■ **Selection**
══════════

Re: Hints proposal

From: Christopher Browne <cbbrowne(at)acm(dot)org>
To: pgsql-performance(at)postgresql(dot)org
Subject: Re: Hints proposal
Date: 2006-10-13 02:54:02
Message-ID: 87r6xd9b91.fsf@wolfe.cbbrowne.com
Views: Raw Message | Whole Thread | Download mbox | Resend email
Thread:
Lists: pgsql-hackers pgsql-performance

Quoth rabroersma(at)yahoo(dot)com (Richard Broersma Jr):
>> By the way, wouldn't it be possible if the planner learned from a query
>> execution, so it would know if a choice for a specific plan or estimate
>> was actually correct or not for future reference? Or is that in the line
>> of DB2's complexity and a very hard problem and/or would it add too much
>> overhead?
>
> Just thinking out-loud here...
>
> Wow, a learning cost based planner sounds a-lot like problem for
> control & dynamical systems theory.

Alas, dynamic control theory, home of considerable numbers of
Hamiltonian equations, as well as Pontryagin's Minimum Principle, is
replete with:
a) Gory multivariate calculus
b) Need for all kinds of continuity requirements (e.g. - continuous,
smooth functions with no discontinuities or other "nastiness")
otherwise the math gets *really* nasty

We don't have anything even resembling "continuous" because our
measures are all discrete (e.g. - the base values are all integers).

> As I understand it, much of the advice given for setting
> PostgreSQL's tune-able parameters are from "RULES-OF-THUMB." I am
> sure that effect on server performance from all of the parameters
> could be modeled and an adaptive feed-back controller could be
> designed to tuned these parameters as demand on the server changes.

Optimal control theory loves the "bang-bang" control, where you go to
one extreme or another, which requires all those continuity conditions
I mentioned, and is almost certainly not the right answer here.

══════════

■ **Entries shown**
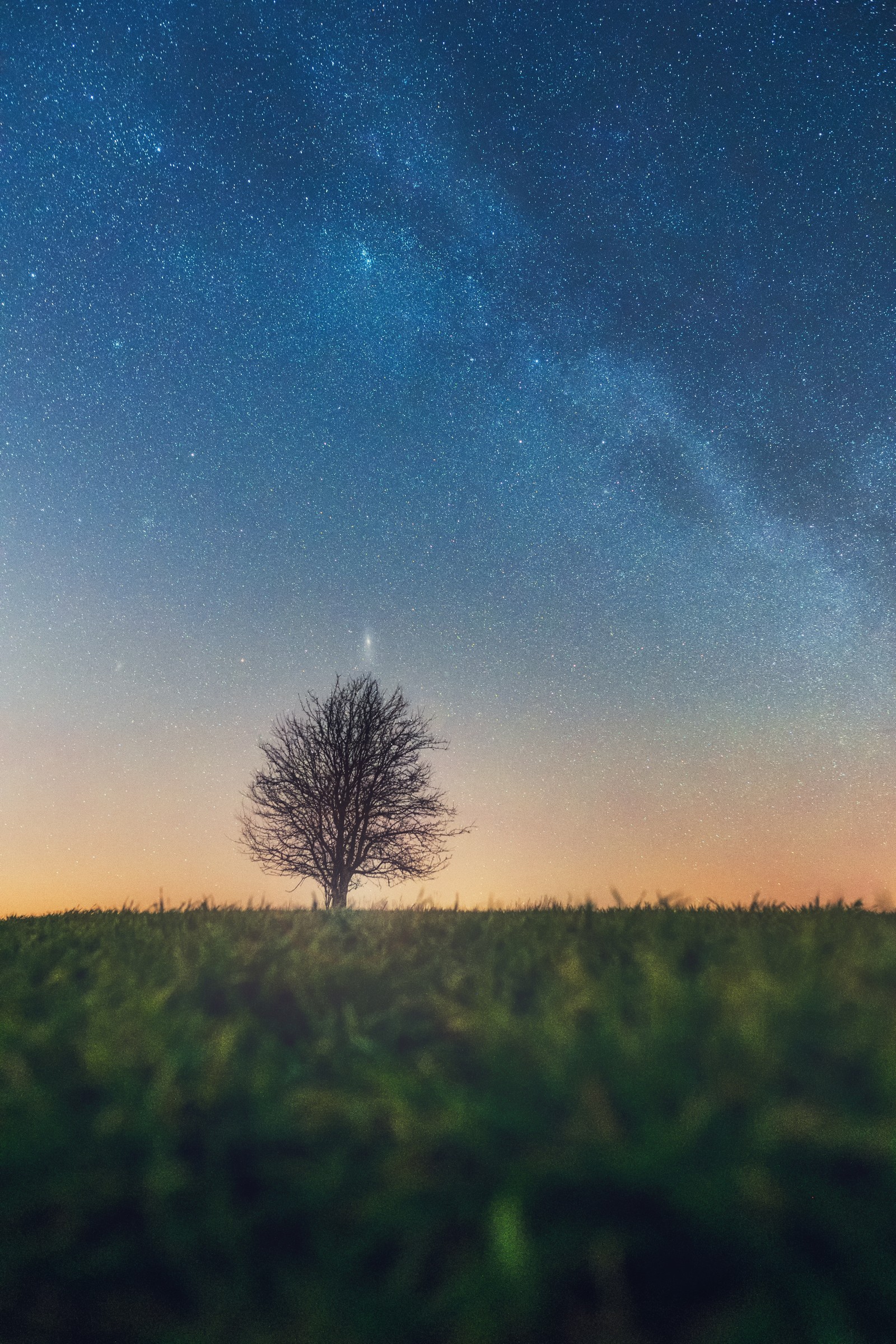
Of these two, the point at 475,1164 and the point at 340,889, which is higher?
the point at 340,889

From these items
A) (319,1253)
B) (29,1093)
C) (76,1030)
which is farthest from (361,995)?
(319,1253)

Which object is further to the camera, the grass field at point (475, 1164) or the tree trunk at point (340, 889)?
the tree trunk at point (340, 889)

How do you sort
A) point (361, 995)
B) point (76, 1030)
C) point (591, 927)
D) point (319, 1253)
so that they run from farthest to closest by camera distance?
point (591, 927), point (361, 995), point (76, 1030), point (319, 1253)

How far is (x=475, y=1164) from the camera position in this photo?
172 centimetres

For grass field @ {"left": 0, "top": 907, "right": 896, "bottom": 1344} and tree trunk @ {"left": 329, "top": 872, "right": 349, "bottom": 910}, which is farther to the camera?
tree trunk @ {"left": 329, "top": 872, "right": 349, "bottom": 910}

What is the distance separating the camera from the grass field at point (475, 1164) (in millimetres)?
Result: 1400

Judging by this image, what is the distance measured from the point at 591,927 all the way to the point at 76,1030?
278 cm

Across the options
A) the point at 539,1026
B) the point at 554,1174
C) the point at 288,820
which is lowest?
the point at 554,1174

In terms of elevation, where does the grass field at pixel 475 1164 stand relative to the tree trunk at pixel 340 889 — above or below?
below

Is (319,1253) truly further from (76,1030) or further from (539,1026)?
(76,1030)

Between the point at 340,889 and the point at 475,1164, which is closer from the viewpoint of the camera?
the point at 475,1164

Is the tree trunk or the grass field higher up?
the tree trunk

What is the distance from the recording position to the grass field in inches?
55.1

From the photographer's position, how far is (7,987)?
3.60m
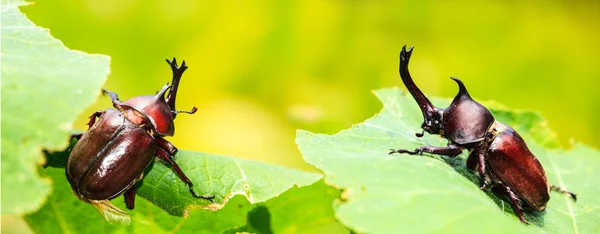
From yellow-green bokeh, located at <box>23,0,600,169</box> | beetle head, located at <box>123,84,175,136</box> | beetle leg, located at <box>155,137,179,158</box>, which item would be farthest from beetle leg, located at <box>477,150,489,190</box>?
yellow-green bokeh, located at <box>23,0,600,169</box>

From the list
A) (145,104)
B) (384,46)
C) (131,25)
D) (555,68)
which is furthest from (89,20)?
(555,68)

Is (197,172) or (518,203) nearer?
(518,203)

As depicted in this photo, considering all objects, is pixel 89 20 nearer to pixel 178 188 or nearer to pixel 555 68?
pixel 178 188

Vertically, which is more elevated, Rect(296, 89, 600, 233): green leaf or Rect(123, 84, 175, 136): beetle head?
Rect(296, 89, 600, 233): green leaf

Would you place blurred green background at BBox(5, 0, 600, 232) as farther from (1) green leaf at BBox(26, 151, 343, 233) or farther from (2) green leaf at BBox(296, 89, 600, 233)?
(1) green leaf at BBox(26, 151, 343, 233)

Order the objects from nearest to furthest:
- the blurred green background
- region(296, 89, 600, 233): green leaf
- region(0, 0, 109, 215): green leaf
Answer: region(0, 0, 109, 215): green leaf → region(296, 89, 600, 233): green leaf → the blurred green background

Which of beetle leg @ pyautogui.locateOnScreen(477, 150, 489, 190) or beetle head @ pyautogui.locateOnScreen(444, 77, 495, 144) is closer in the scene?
beetle leg @ pyautogui.locateOnScreen(477, 150, 489, 190)

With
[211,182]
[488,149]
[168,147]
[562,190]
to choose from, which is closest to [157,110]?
A: [168,147]
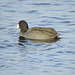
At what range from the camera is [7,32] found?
1802 cm

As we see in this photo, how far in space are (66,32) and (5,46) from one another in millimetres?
3462

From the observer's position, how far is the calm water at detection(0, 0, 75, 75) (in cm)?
1268

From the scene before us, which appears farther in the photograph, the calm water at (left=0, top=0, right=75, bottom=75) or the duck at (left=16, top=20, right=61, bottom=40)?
the duck at (left=16, top=20, right=61, bottom=40)

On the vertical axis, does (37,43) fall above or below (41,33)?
below

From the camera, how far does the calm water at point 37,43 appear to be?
41.6 feet

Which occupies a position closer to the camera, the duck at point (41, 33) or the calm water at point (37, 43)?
the calm water at point (37, 43)

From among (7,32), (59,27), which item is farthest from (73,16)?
(7,32)

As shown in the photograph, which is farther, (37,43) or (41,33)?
(41,33)

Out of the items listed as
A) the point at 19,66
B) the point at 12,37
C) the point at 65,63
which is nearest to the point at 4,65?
the point at 19,66

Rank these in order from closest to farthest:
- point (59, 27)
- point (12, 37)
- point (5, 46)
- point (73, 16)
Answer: point (5, 46) → point (12, 37) → point (59, 27) → point (73, 16)

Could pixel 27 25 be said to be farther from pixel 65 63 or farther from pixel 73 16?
pixel 65 63

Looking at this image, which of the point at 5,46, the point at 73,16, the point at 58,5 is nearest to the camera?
the point at 5,46

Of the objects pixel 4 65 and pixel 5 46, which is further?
pixel 5 46

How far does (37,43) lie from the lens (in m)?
16.4
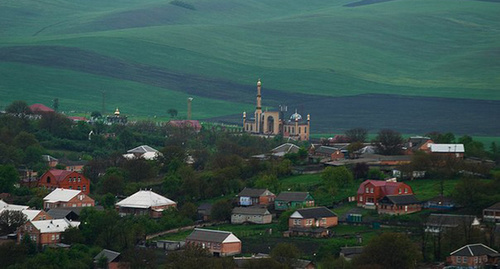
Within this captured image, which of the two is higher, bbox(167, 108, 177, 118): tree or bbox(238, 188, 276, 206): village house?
bbox(167, 108, 177, 118): tree

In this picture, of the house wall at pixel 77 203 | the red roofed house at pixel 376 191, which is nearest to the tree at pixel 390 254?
the red roofed house at pixel 376 191

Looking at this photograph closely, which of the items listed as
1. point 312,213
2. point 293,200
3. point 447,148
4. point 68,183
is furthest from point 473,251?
point 68,183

══════════

Please copy the passage of the mailing-list reply on planner hints that begins at the words "otherwise the math" and ends after "right answer here.", keeping every word intact.

otherwise the math gets *really* nasty

We don't have anything even resembling "continuous" because our
measures are all discrete (e.g. - the base values are all integers).

> As I understand it, much of the advice given for setting
> PostgreSQL's tune-able parameters are from "RULES-OF-THUMB." I am
> sure that effect on server performance from all of the parameters
> could be modeled and an adaptive feed-back controller could be
> designed to tuned these parameters as demand on the server changes.

Optimal control theory loves the "bang-bang" control, where you go to
one extreme or another, which requires all those continuity conditions
I mentioned, and is almost certainly not the right answer here.